Metabolic Reprogramming of Colorectal Cancer Cells and the Microenvironment: Implication for Therapy

Abstract

Colorectal carcinoma (CRC) is one of the most frequently diagnosed carcinomas and one of the leading causes of cancer-related death worldwide. Metabolic reprogramming, a hallmark of cancer, is closely related to the initiation and progression of carcinomas, including CRC. Accumulating evidence shows that activation of oncogenic pathways and loss of tumor suppressor genes regulate the metabolic reprogramming that is mainly involved in glycolysis, glutaminolysis, one-carbon metabolism and lipid metabolism. The abnormal metabolic program provides tumor cells with abundant energy, nutrients and redox requirements to support their malignant growth and metastasis, which is accompanied by impaired metabolic flexibility in the tumor microenvironment (TME) and dysbiosis of the gut microbiota. The metabolic crosstalk between the tumor cells, the components of the TME and the intestinal microbiota further facilitates CRC cell proliferation, invasion and metastasis and leads to therapy resistance. Hence, to target the dysregulated tumor metabolism, the TME and the gut microbiota, novel preventive and therapeutic applications are required. In this review, the dysregulation of metabolic programs, molecular pathways, the TME and the intestinal microbiota in CRC is addressed. Possible therapeutic strategies, including metabolic inhibition and immune therapy in CRC, as well as modulation of the aberrant intestinal microbiota, are discussed.

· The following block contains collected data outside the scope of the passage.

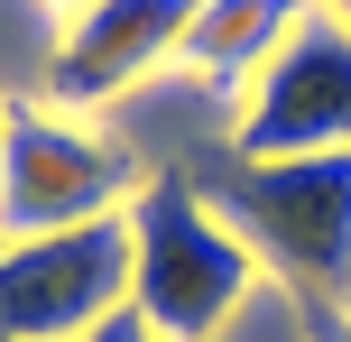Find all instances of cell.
Returning <instances> with one entry per match:
<instances>
[{"mask_svg":"<svg viewBox=\"0 0 351 342\" xmlns=\"http://www.w3.org/2000/svg\"><path fill=\"white\" fill-rule=\"evenodd\" d=\"M194 185L222 204V222L259 250L268 278H287L324 315H351V148H324V158H222Z\"/></svg>","mask_w":351,"mask_h":342,"instance_id":"6da1fadb","label":"cell"},{"mask_svg":"<svg viewBox=\"0 0 351 342\" xmlns=\"http://www.w3.org/2000/svg\"><path fill=\"white\" fill-rule=\"evenodd\" d=\"M259 287V250L222 222L194 176H148L130 195V315L167 342H213Z\"/></svg>","mask_w":351,"mask_h":342,"instance_id":"7a4b0ae2","label":"cell"},{"mask_svg":"<svg viewBox=\"0 0 351 342\" xmlns=\"http://www.w3.org/2000/svg\"><path fill=\"white\" fill-rule=\"evenodd\" d=\"M139 148L111 139L93 111L0 102V241L74 232V222H121L139 195Z\"/></svg>","mask_w":351,"mask_h":342,"instance_id":"3957f363","label":"cell"},{"mask_svg":"<svg viewBox=\"0 0 351 342\" xmlns=\"http://www.w3.org/2000/svg\"><path fill=\"white\" fill-rule=\"evenodd\" d=\"M130 315V213L0 241V342H84Z\"/></svg>","mask_w":351,"mask_h":342,"instance_id":"277c9868","label":"cell"},{"mask_svg":"<svg viewBox=\"0 0 351 342\" xmlns=\"http://www.w3.org/2000/svg\"><path fill=\"white\" fill-rule=\"evenodd\" d=\"M324 148H351V19L315 0V19L231 102V158H324Z\"/></svg>","mask_w":351,"mask_h":342,"instance_id":"5b68a950","label":"cell"},{"mask_svg":"<svg viewBox=\"0 0 351 342\" xmlns=\"http://www.w3.org/2000/svg\"><path fill=\"white\" fill-rule=\"evenodd\" d=\"M185 28H194V0H93V10H74L47 56V102L102 111L121 93H139L158 65H176Z\"/></svg>","mask_w":351,"mask_h":342,"instance_id":"8992f818","label":"cell"},{"mask_svg":"<svg viewBox=\"0 0 351 342\" xmlns=\"http://www.w3.org/2000/svg\"><path fill=\"white\" fill-rule=\"evenodd\" d=\"M305 19H315V0H194V28H185V47H176V65L241 102L250 74H259Z\"/></svg>","mask_w":351,"mask_h":342,"instance_id":"52a82bcc","label":"cell"},{"mask_svg":"<svg viewBox=\"0 0 351 342\" xmlns=\"http://www.w3.org/2000/svg\"><path fill=\"white\" fill-rule=\"evenodd\" d=\"M324 324H333L324 306H305L287 278H268V269H259V287L231 306V324L213 333V342H324Z\"/></svg>","mask_w":351,"mask_h":342,"instance_id":"ba28073f","label":"cell"},{"mask_svg":"<svg viewBox=\"0 0 351 342\" xmlns=\"http://www.w3.org/2000/svg\"><path fill=\"white\" fill-rule=\"evenodd\" d=\"M84 342H167V333H148V324H139V315H111V324H93Z\"/></svg>","mask_w":351,"mask_h":342,"instance_id":"9c48e42d","label":"cell"},{"mask_svg":"<svg viewBox=\"0 0 351 342\" xmlns=\"http://www.w3.org/2000/svg\"><path fill=\"white\" fill-rule=\"evenodd\" d=\"M324 342H351V315H333V324H324Z\"/></svg>","mask_w":351,"mask_h":342,"instance_id":"30bf717a","label":"cell"},{"mask_svg":"<svg viewBox=\"0 0 351 342\" xmlns=\"http://www.w3.org/2000/svg\"><path fill=\"white\" fill-rule=\"evenodd\" d=\"M47 10H65V19H74V10H93V0H47Z\"/></svg>","mask_w":351,"mask_h":342,"instance_id":"8fae6325","label":"cell"},{"mask_svg":"<svg viewBox=\"0 0 351 342\" xmlns=\"http://www.w3.org/2000/svg\"><path fill=\"white\" fill-rule=\"evenodd\" d=\"M324 10H333V19H351V0H324Z\"/></svg>","mask_w":351,"mask_h":342,"instance_id":"7c38bea8","label":"cell"}]
</instances>
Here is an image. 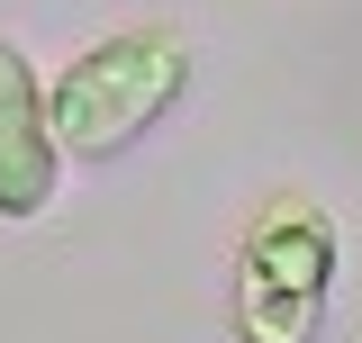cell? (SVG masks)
<instances>
[{"mask_svg":"<svg viewBox=\"0 0 362 343\" xmlns=\"http://www.w3.org/2000/svg\"><path fill=\"white\" fill-rule=\"evenodd\" d=\"M335 262L344 235L308 190H272L245 217L235 262H226V325L235 343H317L326 299H335Z\"/></svg>","mask_w":362,"mask_h":343,"instance_id":"7a4b0ae2","label":"cell"},{"mask_svg":"<svg viewBox=\"0 0 362 343\" xmlns=\"http://www.w3.org/2000/svg\"><path fill=\"white\" fill-rule=\"evenodd\" d=\"M54 181H64V145L45 118V82L18 45L0 37V217H45L54 208Z\"/></svg>","mask_w":362,"mask_h":343,"instance_id":"3957f363","label":"cell"},{"mask_svg":"<svg viewBox=\"0 0 362 343\" xmlns=\"http://www.w3.org/2000/svg\"><path fill=\"white\" fill-rule=\"evenodd\" d=\"M181 90H190V37L163 28V18H136V28L82 45L64 64V82L45 90V118H54V145L73 163H109L145 127L173 118Z\"/></svg>","mask_w":362,"mask_h":343,"instance_id":"6da1fadb","label":"cell"}]
</instances>
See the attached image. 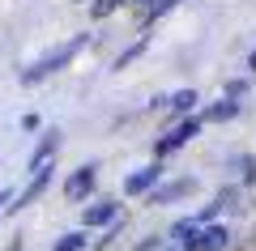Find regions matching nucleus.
Here are the masks:
<instances>
[{
	"label": "nucleus",
	"mask_w": 256,
	"mask_h": 251,
	"mask_svg": "<svg viewBox=\"0 0 256 251\" xmlns=\"http://www.w3.org/2000/svg\"><path fill=\"white\" fill-rule=\"evenodd\" d=\"M90 188H94V166H82V171H77L73 179L64 183V192H68V200H82V196H86Z\"/></svg>",
	"instance_id": "obj_4"
},
{
	"label": "nucleus",
	"mask_w": 256,
	"mask_h": 251,
	"mask_svg": "<svg viewBox=\"0 0 256 251\" xmlns=\"http://www.w3.org/2000/svg\"><path fill=\"white\" fill-rule=\"evenodd\" d=\"M111 217H116V205H111V200H102V205H94L90 213H86V226H107Z\"/></svg>",
	"instance_id": "obj_7"
},
{
	"label": "nucleus",
	"mask_w": 256,
	"mask_h": 251,
	"mask_svg": "<svg viewBox=\"0 0 256 251\" xmlns=\"http://www.w3.org/2000/svg\"><path fill=\"white\" fill-rule=\"evenodd\" d=\"M47 179H52V171H38V175H34V183H30V188H26V192L18 196V209H22V205H30V200H34L38 192L47 188Z\"/></svg>",
	"instance_id": "obj_8"
},
{
	"label": "nucleus",
	"mask_w": 256,
	"mask_h": 251,
	"mask_svg": "<svg viewBox=\"0 0 256 251\" xmlns=\"http://www.w3.org/2000/svg\"><path fill=\"white\" fill-rule=\"evenodd\" d=\"M226 243H230V234L222 230V226H210L205 234H196V239L188 243V251H222Z\"/></svg>",
	"instance_id": "obj_2"
},
{
	"label": "nucleus",
	"mask_w": 256,
	"mask_h": 251,
	"mask_svg": "<svg viewBox=\"0 0 256 251\" xmlns=\"http://www.w3.org/2000/svg\"><path fill=\"white\" fill-rule=\"evenodd\" d=\"M52 149H56V132L47 136L43 145H38V153H34V158H30V166H34V171H43V158H47V153H52Z\"/></svg>",
	"instance_id": "obj_11"
},
{
	"label": "nucleus",
	"mask_w": 256,
	"mask_h": 251,
	"mask_svg": "<svg viewBox=\"0 0 256 251\" xmlns=\"http://www.w3.org/2000/svg\"><path fill=\"white\" fill-rule=\"evenodd\" d=\"M192 102H196V94H192V90H180V94L171 98V111H188Z\"/></svg>",
	"instance_id": "obj_12"
},
{
	"label": "nucleus",
	"mask_w": 256,
	"mask_h": 251,
	"mask_svg": "<svg viewBox=\"0 0 256 251\" xmlns=\"http://www.w3.org/2000/svg\"><path fill=\"white\" fill-rule=\"evenodd\" d=\"M196 132H201V124H196V119H188V124H180V128H175V132L166 136L162 145H158V153H171V149H180V145H188V141H192Z\"/></svg>",
	"instance_id": "obj_3"
},
{
	"label": "nucleus",
	"mask_w": 256,
	"mask_h": 251,
	"mask_svg": "<svg viewBox=\"0 0 256 251\" xmlns=\"http://www.w3.org/2000/svg\"><path fill=\"white\" fill-rule=\"evenodd\" d=\"M171 4H175V0H158V4H154V17H158V13H166Z\"/></svg>",
	"instance_id": "obj_15"
},
{
	"label": "nucleus",
	"mask_w": 256,
	"mask_h": 251,
	"mask_svg": "<svg viewBox=\"0 0 256 251\" xmlns=\"http://www.w3.org/2000/svg\"><path fill=\"white\" fill-rule=\"evenodd\" d=\"M248 68H256V51H252V55H248Z\"/></svg>",
	"instance_id": "obj_16"
},
{
	"label": "nucleus",
	"mask_w": 256,
	"mask_h": 251,
	"mask_svg": "<svg viewBox=\"0 0 256 251\" xmlns=\"http://www.w3.org/2000/svg\"><path fill=\"white\" fill-rule=\"evenodd\" d=\"M77 47H86V34H77L73 43H64L60 51H52L47 60H38L34 68H26V81H38V77H47V72H56V68H60L64 60H73V55H77Z\"/></svg>",
	"instance_id": "obj_1"
},
{
	"label": "nucleus",
	"mask_w": 256,
	"mask_h": 251,
	"mask_svg": "<svg viewBox=\"0 0 256 251\" xmlns=\"http://www.w3.org/2000/svg\"><path fill=\"white\" fill-rule=\"evenodd\" d=\"M171 234L184 243V247H188V243L196 239V226H192V222H175V226H171Z\"/></svg>",
	"instance_id": "obj_10"
},
{
	"label": "nucleus",
	"mask_w": 256,
	"mask_h": 251,
	"mask_svg": "<svg viewBox=\"0 0 256 251\" xmlns=\"http://www.w3.org/2000/svg\"><path fill=\"white\" fill-rule=\"evenodd\" d=\"M235 111H239L235 102H218V107L210 111V119H230V115H235Z\"/></svg>",
	"instance_id": "obj_13"
},
{
	"label": "nucleus",
	"mask_w": 256,
	"mask_h": 251,
	"mask_svg": "<svg viewBox=\"0 0 256 251\" xmlns=\"http://www.w3.org/2000/svg\"><path fill=\"white\" fill-rule=\"evenodd\" d=\"M82 247H86V230H73V234H64L52 251H82Z\"/></svg>",
	"instance_id": "obj_9"
},
{
	"label": "nucleus",
	"mask_w": 256,
	"mask_h": 251,
	"mask_svg": "<svg viewBox=\"0 0 256 251\" xmlns=\"http://www.w3.org/2000/svg\"><path fill=\"white\" fill-rule=\"evenodd\" d=\"M192 188H196V179H175V183H166V188H158L154 200H158V205H166V200H175V196H188Z\"/></svg>",
	"instance_id": "obj_5"
},
{
	"label": "nucleus",
	"mask_w": 256,
	"mask_h": 251,
	"mask_svg": "<svg viewBox=\"0 0 256 251\" xmlns=\"http://www.w3.org/2000/svg\"><path fill=\"white\" fill-rule=\"evenodd\" d=\"M141 4H150V0H141Z\"/></svg>",
	"instance_id": "obj_18"
},
{
	"label": "nucleus",
	"mask_w": 256,
	"mask_h": 251,
	"mask_svg": "<svg viewBox=\"0 0 256 251\" xmlns=\"http://www.w3.org/2000/svg\"><path fill=\"white\" fill-rule=\"evenodd\" d=\"M116 4H120V0H98V4H94V17H107Z\"/></svg>",
	"instance_id": "obj_14"
},
{
	"label": "nucleus",
	"mask_w": 256,
	"mask_h": 251,
	"mask_svg": "<svg viewBox=\"0 0 256 251\" xmlns=\"http://www.w3.org/2000/svg\"><path fill=\"white\" fill-rule=\"evenodd\" d=\"M0 205H4V192H0Z\"/></svg>",
	"instance_id": "obj_17"
},
{
	"label": "nucleus",
	"mask_w": 256,
	"mask_h": 251,
	"mask_svg": "<svg viewBox=\"0 0 256 251\" xmlns=\"http://www.w3.org/2000/svg\"><path fill=\"white\" fill-rule=\"evenodd\" d=\"M154 179H158V166H146V171H137V175H128V183L124 188L137 196V192H146V188H154Z\"/></svg>",
	"instance_id": "obj_6"
}]
</instances>
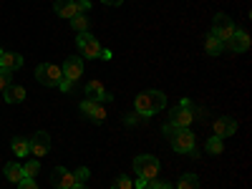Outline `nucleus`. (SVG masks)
Masks as SVG:
<instances>
[{
  "label": "nucleus",
  "instance_id": "obj_3",
  "mask_svg": "<svg viewBox=\"0 0 252 189\" xmlns=\"http://www.w3.org/2000/svg\"><path fill=\"white\" fill-rule=\"evenodd\" d=\"M194 119H197V109H194V103L189 98H182L172 109V114H169V124L177 126V129H189Z\"/></svg>",
  "mask_w": 252,
  "mask_h": 189
},
{
  "label": "nucleus",
  "instance_id": "obj_18",
  "mask_svg": "<svg viewBox=\"0 0 252 189\" xmlns=\"http://www.w3.org/2000/svg\"><path fill=\"white\" fill-rule=\"evenodd\" d=\"M3 94H5V101H8V103H20V101H26V89L18 86V83H10V86H8Z\"/></svg>",
  "mask_w": 252,
  "mask_h": 189
},
{
  "label": "nucleus",
  "instance_id": "obj_32",
  "mask_svg": "<svg viewBox=\"0 0 252 189\" xmlns=\"http://www.w3.org/2000/svg\"><path fill=\"white\" fill-rule=\"evenodd\" d=\"M146 187H149V182L141 179V177H136V189H146Z\"/></svg>",
  "mask_w": 252,
  "mask_h": 189
},
{
  "label": "nucleus",
  "instance_id": "obj_20",
  "mask_svg": "<svg viewBox=\"0 0 252 189\" xmlns=\"http://www.w3.org/2000/svg\"><path fill=\"white\" fill-rule=\"evenodd\" d=\"M204 149H207V154L220 157V154L224 152V139H220V136H209L207 144H204Z\"/></svg>",
  "mask_w": 252,
  "mask_h": 189
},
{
  "label": "nucleus",
  "instance_id": "obj_31",
  "mask_svg": "<svg viewBox=\"0 0 252 189\" xmlns=\"http://www.w3.org/2000/svg\"><path fill=\"white\" fill-rule=\"evenodd\" d=\"M98 58H103V61H111V58H114V53H111L109 48H101V56H98Z\"/></svg>",
  "mask_w": 252,
  "mask_h": 189
},
{
  "label": "nucleus",
  "instance_id": "obj_23",
  "mask_svg": "<svg viewBox=\"0 0 252 189\" xmlns=\"http://www.w3.org/2000/svg\"><path fill=\"white\" fill-rule=\"evenodd\" d=\"M111 189H134V182H131V177L119 174V177L111 182Z\"/></svg>",
  "mask_w": 252,
  "mask_h": 189
},
{
  "label": "nucleus",
  "instance_id": "obj_21",
  "mask_svg": "<svg viewBox=\"0 0 252 189\" xmlns=\"http://www.w3.org/2000/svg\"><path fill=\"white\" fill-rule=\"evenodd\" d=\"M177 189H199V177H197V174H192V172L182 174V177H179V182H177Z\"/></svg>",
  "mask_w": 252,
  "mask_h": 189
},
{
  "label": "nucleus",
  "instance_id": "obj_17",
  "mask_svg": "<svg viewBox=\"0 0 252 189\" xmlns=\"http://www.w3.org/2000/svg\"><path fill=\"white\" fill-rule=\"evenodd\" d=\"M204 51H207V56H222L224 43H222L220 38H215L212 33H207V35H204Z\"/></svg>",
  "mask_w": 252,
  "mask_h": 189
},
{
  "label": "nucleus",
  "instance_id": "obj_27",
  "mask_svg": "<svg viewBox=\"0 0 252 189\" xmlns=\"http://www.w3.org/2000/svg\"><path fill=\"white\" fill-rule=\"evenodd\" d=\"M10 76H13V73H8V71H0V91H5V89L10 86Z\"/></svg>",
  "mask_w": 252,
  "mask_h": 189
},
{
  "label": "nucleus",
  "instance_id": "obj_10",
  "mask_svg": "<svg viewBox=\"0 0 252 189\" xmlns=\"http://www.w3.org/2000/svg\"><path fill=\"white\" fill-rule=\"evenodd\" d=\"M212 129H215V136H220V139L235 136V134H237V121H235L232 116H220V119L212 124Z\"/></svg>",
  "mask_w": 252,
  "mask_h": 189
},
{
  "label": "nucleus",
  "instance_id": "obj_13",
  "mask_svg": "<svg viewBox=\"0 0 252 189\" xmlns=\"http://www.w3.org/2000/svg\"><path fill=\"white\" fill-rule=\"evenodd\" d=\"M86 98H94V101H98V103H106V101L114 98V94L103 89L101 81H89V83H86Z\"/></svg>",
  "mask_w": 252,
  "mask_h": 189
},
{
  "label": "nucleus",
  "instance_id": "obj_24",
  "mask_svg": "<svg viewBox=\"0 0 252 189\" xmlns=\"http://www.w3.org/2000/svg\"><path fill=\"white\" fill-rule=\"evenodd\" d=\"M89 119H91V121H96V124H103V121H106V109H103V103H96Z\"/></svg>",
  "mask_w": 252,
  "mask_h": 189
},
{
  "label": "nucleus",
  "instance_id": "obj_28",
  "mask_svg": "<svg viewBox=\"0 0 252 189\" xmlns=\"http://www.w3.org/2000/svg\"><path fill=\"white\" fill-rule=\"evenodd\" d=\"M18 189H38V184H35V179L26 177L23 182H18Z\"/></svg>",
  "mask_w": 252,
  "mask_h": 189
},
{
  "label": "nucleus",
  "instance_id": "obj_19",
  "mask_svg": "<svg viewBox=\"0 0 252 189\" xmlns=\"http://www.w3.org/2000/svg\"><path fill=\"white\" fill-rule=\"evenodd\" d=\"M10 149H13L15 157H28L31 154V146H28V139L26 136H15L10 141Z\"/></svg>",
  "mask_w": 252,
  "mask_h": 189
},
{
  "label": "nucleus",
  "instance_id": "obj_15",
  "mask_svg": "<svg viewBox=\"0 0 252 189\" xmlns=\"http://www.w3.org/2000/svg\"><path fill=\"white\" fill-rule=\"evenodd\" d=\"M53 10H56V15L66 18V20H71L73 15L81 13V8H78L76 0H56V3H53Z\"/></svg>",
  "mask_w": 252,
  "mask_h": 189
},
{
  "label": "nucleus",
  "instance_id": "obj_30",
  "mask_svg": "<svg viewBox=\"0 0 252 189\" xmlns=\"http://www.w3.org/2000/svg\"><path fill=\"white\" fill-rule=\"evenodd\" d=\"M58 89H61L63 94H68V91H73V83H71V81H66V78H63V81L58 83Z\"/></svg>",
  "mask_w": 252,
  "mask_h": 189
},
{
  "label": "nucleus",
  "instance_id": "obj_35",
  "mask_svg": "<svg viewBox=\"0 0 252 189\" xmlns=\"http://www.w3.org/2000/svg\"><path fill=\"white\" fill-rule=\"evenodd\" d=\"M0 53H3V51H0Z\"/></svg>",
  "mask_w": 252,
  "mask_h": 189
},
{
  "label": "nucleus",
  "instance_id": "obj_33",
  "mask_svg": "<svg viewBox=\"0 0 252 189\" xmlns=\"http://www.w3.org/2000/svg\"><path fill=\"white\" fill-rule=\"evenodd\" d=\"M101 3H103V5H121L124 0H101Z\"/></svg>",
  "mask_w": 252,
  "mask_h": 189
},
{
  "label": "nucleus",
  "instance_id": "obj_29",
  "mask_svg": "<svg viewBox=\"0 0 252 189\" xmlns=\"http://www.w3.org/2000/svg\"><path fill=\"white\" fill-rule=\"evenodd\" d=\"M146 189H174V187L169 182H157L154 179V182H149V187H146Z\"/></svg>",
  "mask_w": 252,
  "mask_h": 189
},
{
  "label": "nucleus",
  "instance_id": "obj_16",
  "mask_svg": "<svg viewBox=\"0 0 252 189\" xmlns=\"http://www.w3.org/2000/svg\"><path fill=\"white\" fill-rule=\"evenodd\" d=\"M3 172H5V179H8V182H13V184H18V182H23V179H26L23 164H18V161H8Z\"/></svg>",
  "mask_w": 252,
  "mask_h": 189
},
{
  "label": "nucleus",
  "instance_id": "obj_22",
  "mask_svg": "<svg viewBox=\"0 0 252 189\" xmlns=\"http://www.w3.org/2000/svg\"><path fill=\"white\" fill-rule=\"evenodd\" d=\"M71 28H73L76 33H89V15H86V13L73 15V18H71Z\"/></svg>",
  "mask_w": 252,
  "mask_h": 189
},
{
  "label": "nucleus",
  "instance_id": "obj_14",
  "mask_svg": "<svg viewBox=\"0 0 252 189\" xmlns=\"http://www.w3.org/2000/svg\"><path fill=\"white\" fill-rule=\"evenodd\" d=\"M20 66H23V56H20V53H10V51L0 53V71L13 73V71H18Z\"/></svg>",
  "mask_w": 252,
  "mask_h": 189
},
{
  "label": "nucleus",
  "instance_id": "obj_26",
  "mask_svg": "<svg viewBox=\"0 0 252 189\" xmlns=\"http://www.w3.org/2000/svg\"><path fill=\"white\" fill-rule=\"evenodd\" d=\"M91 177V172H89V166H81L78 172H73V179H76V184H86V179Z\"/></svg>",
  "mask_w": 252,
  "mask_h": 189
},
{
  "label": "nucleus",
  "instance_id": "obj_4",
  "mask_svg": "<svg viewBox=\"0 0 252 189\" xmlns=\"http://www.w3.org/2000/svg\"><path fill=\"white\" fill-rule=\"evenodd\" d=\"M134 169H136V177H141V179H146V182H154V179L159 177L161 164H159V159L152 157V154H139V157L134 159Z\"/></svg>",
  "mask_w": 252,
  "mask_h": 189
},
{
  "label": "nucleus",
  "instance_id": "obj_2",
  "mask_svg": "<svg viewBox=\"0 0 252 189\" xmlns=\"http://www.w3.org/2000/svg\"><path fill=\"white\" fill-rule=\"evenodd\" d=\"M164 106H166V96H164V91H157V89L141 91V94L134 98V109H136V114H141L144 119L159 114Z\"/></svg>",
  "mask_w": 252,
  "mask_h": 189
},
{
  "label": "nucleus",
  "instance_id": "obj_11",
  "mask_svg": "<svg viewBox=\"0 0 252 189\" xmlns=\"http://www.w3.org/2000/svg\"><path fill=\"white\" fill-rule=\"evenodd\" d=\"M51 184H53L56 189H71V187L76 184L73 172H68L66 166H56V169L51 172Z\"/></svg>",
  "mask_w": 252,
  "mask_h": 189
},
{
  "label": "nucleus",
  "instance_id": "obj_1",
  "mask_svg": "<svg viewBox=\"0 0 252 189\" xmlns=\"http://www.w3.org/2000/svg\"><path fill=\"white\" fill-rule=\"evenodd\" d=\"M161 134L169 139L172 149L177 154H189V157H197V149H194V134L189 129H177V126H172L169 121H166L161 126Z\"/></svg>",
  "mask_w": 252,
  "mask_h": 189
},
{
  "label": "nucleus",
  "instance_id": "obj_6",
  "mask_svg": "<svg viewBox=\"0 0 252 189\" xmlns=\"http://www.w3.org/2000/svg\"><path fill=\"white\" fill-rule=\"evenodd\" d=\"M235 31H237V26H235V20L229 18L227 13H217V15L212 18V31H209V33H212L215 38H220L222 43H227V40L232 38Z\"/></svg>",
  "mask_w": 252,
  "mask_h": 189
},
{
  "label": "nucleus",
  "instance_id": "obj_7",
  "mask_svg": "<svg viewBox=\"0 0 252 189\" xmlns=\"http://www.w3.org/2000/svg\"><path fill=\"white\" fill-rule=\"evenodd\" d=\"M76 46H78L83 58H98L101 56V43L96 40V35H91V33H78L76 35Z\"/></svg>",
  "mask_w": 252,
  "mask_h": 189
},
{
  "label": "nucleus",
  "instance_id": "obj_5",
  "mask_svg": "<svg viewBox=\"0 0 252 189\" xmlns=\"http://www.w3.org/2000/svg\"><path fill=\"white\" fill-rule=\"evenodd\" d=\"M35 81L48 86V89H58V83L63 81V71L56 63H38L35 66Z\"/></svg>",
  "mask_w": 252,
  "mask_h": 189
},
{
  "label": "nucleus",
  "instance_id": "obj_9",
  "mask_svg": "<svg viewBox=\"0 0 252 189\" xmlns=\"http://www.w3.org/2000/svg\"><path fill=\"white\" fill-rule=\"evenodd\" d=\"M61 71H63V78H66V81L76 83V81L83 76V61H81L78 56H68L66 61H63Z\"/></svg>",
  "mask_w": 252,
  "mask_h": 189
},
{
  "label": "nucleus",
  "instance_id": "obj_34",
  "mask_svg": "<svg viewBox=\"0 0 252 189\" xmlns=\"http://www.w3.org/2000/svg\"><path fill=\"white\" fill-rule=\"evenodd\" d=\"M71 189H89V187H86V184H73Z\"/></svg>",
  "mask_w": 252,
  "mask_h": 189
},
{
  "label": "nucleus",
  "instance_id": "obj_8",
  "mask_svg": "<svg viewBox=\"0 0 252 189\" xmlns=\"http://www.w3.org/2000/svg\"><path fill=\"white\" fill-rule=\"evenodd\" d=\"M28 146H31V154L38 159V157H46L51 152V136L48 131H35L31 139H28Z\"/></svg>",
  "mask_w": 252,
  "mask_h": 189
},
{
  "label": "nucleus",
  "instance_id": "obj_25",
  "mask_svg": "<svg viewBox=\"0 0 252 189\" xmlns=\"http://www.w3.org/2000/svg\"><path fill=\"white\" fill-rule=\"evenodd\" d=\"M23 172H26V177L35 179V174L40 172V164H38V159H31V161H26V164H23Z\"/></svg>",
  "mask_w": 252,
  "mask_h": 189
},
{
  "label": "nucleus",
  "instance_id": "obj_12",
  "mask_svg": "<svg viewBox=\"0 0 252 189\" xmlns=\"http://www.w3.org/2000/svg\"><path fill=\"white\" fill-rule=\"evenodd\" d=\"M224 48L232 51V53H245V51H250V33H247V31H235L232 38L224 43Z\"/></svg>",
  "mask_w": 252,
  "mask_h": 189
}]
</instances>
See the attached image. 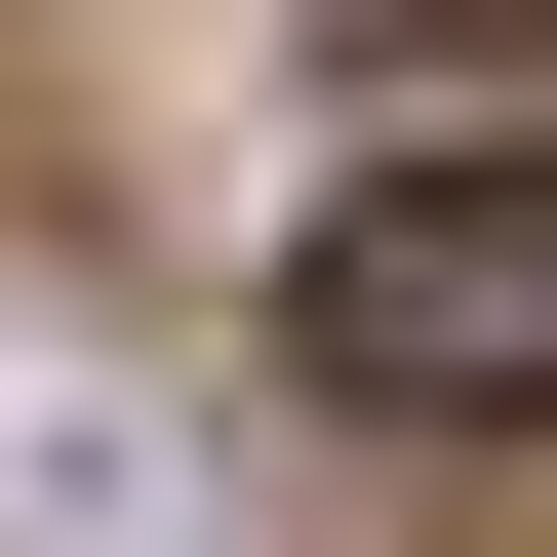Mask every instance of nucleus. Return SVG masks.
<instances>
[{"mask_svg": "<svg viewBox=\"0 0 557 557\" xmlns=\"http://www.w3.org/2000/svg\"><path fill=\"white\" fill-rule=\"evenodd\" d=\"M278 359L398 398V438H557V160H359L319 278H278Z\"/></svg>", "mask_w": 557, "mask_h": 557, "instance_id": "nucleus-1", "label": "nucleus"}, {"mask_svg": "<svg viewBox=\"0 0 557 557\" xmlns=\"http://www.w3.org/2000/svg\"><path fill=\"white\" fill-rule=\"evenodd\" d=\"M0 557H239V478H199V398L120 359L81 278H0Z\"/></svg>", "mask_w": 557, "mask_h": 557, "instance_id": "nucleus-2", "label": "nucleus"}, {"mask_svg": "<svg viewBox=\"0 0 557 557\" xmlns=\"http://www.w3.org/2000/svg\"><path fill=\"white\" fill-rule=\"evenodd\" d=\"M359 40H518V0H359Z\"/></svg>", "mask_w": 557, "mask_h": 557, "instance_id": "nucleus-3", "label": "nucleus"}]
</instances>
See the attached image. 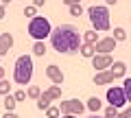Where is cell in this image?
<instances>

Keywords: CRC therapy; colorectal cancer; intestinal microbiota; metabolism; the tumor microenvironment.

Figure 1

Altered glucose and glutamine metabolism in CRC. Dysregulated enzymes are represented with ↑ indicating upregulation. Glucose is uptaken by the cell through GLUT1 transporter and is further metabolized by different enzymatic reactions. Cancer cells are favoring lactate accumulation through upregulating enzymes such as LDH. Detailed information is provided in the text.2PG: 2-phosphoglycerate; PEP: phosphoenolpyruvate; PDH: pyruvate dehydrogenase.

Figure 2

The folate and methionine cycle of one-carbon metabolism, as described in the text in detail.

Figure 3

Altered lipid metabolism in CRC. Dysregulated enzymes contributing to abnormal lipogenesis and FAO are clearly represented, with ↑ indicating upregulation, ↓ downregulation and ↓↑ downregulation at an early stage of carcinogenesis and upregulation later in metastatic cancer. TG: triglyceride.

Figure 4

Depiction of tumor mass localized in the colon. Zoomed-in illustration of the tumor microenvironment (TME), including tumor cells, stromal cells and immune cells. Tumor cells with proximity to the blood vessel are marked as oxygenated while distant cells are referred to as hypoxic. The complex networking contains different types of cells, an extracellular matrix (ECM) and molecules such as cytokines, chemokines and microvesicles (such as exosomes).

Figure 5

The Warburg effect (aerobic glycolysis) and oxidative phosphorylation (OXPHO) in cancer cells. (a) Due to the different localization of cancer cells and consequently different oxygen gradient and supply, glucose can be either converted to lactate or to CO2 through TCA and electron chain transport (TCA cycle, ETC), producing energy in the form of ATP as 2 ATPs and 32–36 ATPs, respectively. (b) Metabolic crosstalk between cancer cells and cancer-associated fibroblast (CAFs). Lactate produced in CAFs is transported to the cancer cells via MCT-4 and MCT-1 transporters. In cancer cells, lactate is converted into pyruvate, which is coupled further to the TCA cycle. In addition, increased expression of FASN in CAFs leads to an enhanced level of fatty acids transported into cancer cells through CD36 and used for lipid synthesis, causing increased lipid droplet (LD) formation. Glutamine produced in CAFs affects TCA cycle in cancer cells, while ammonia from cancer cells influences the function of CAFs.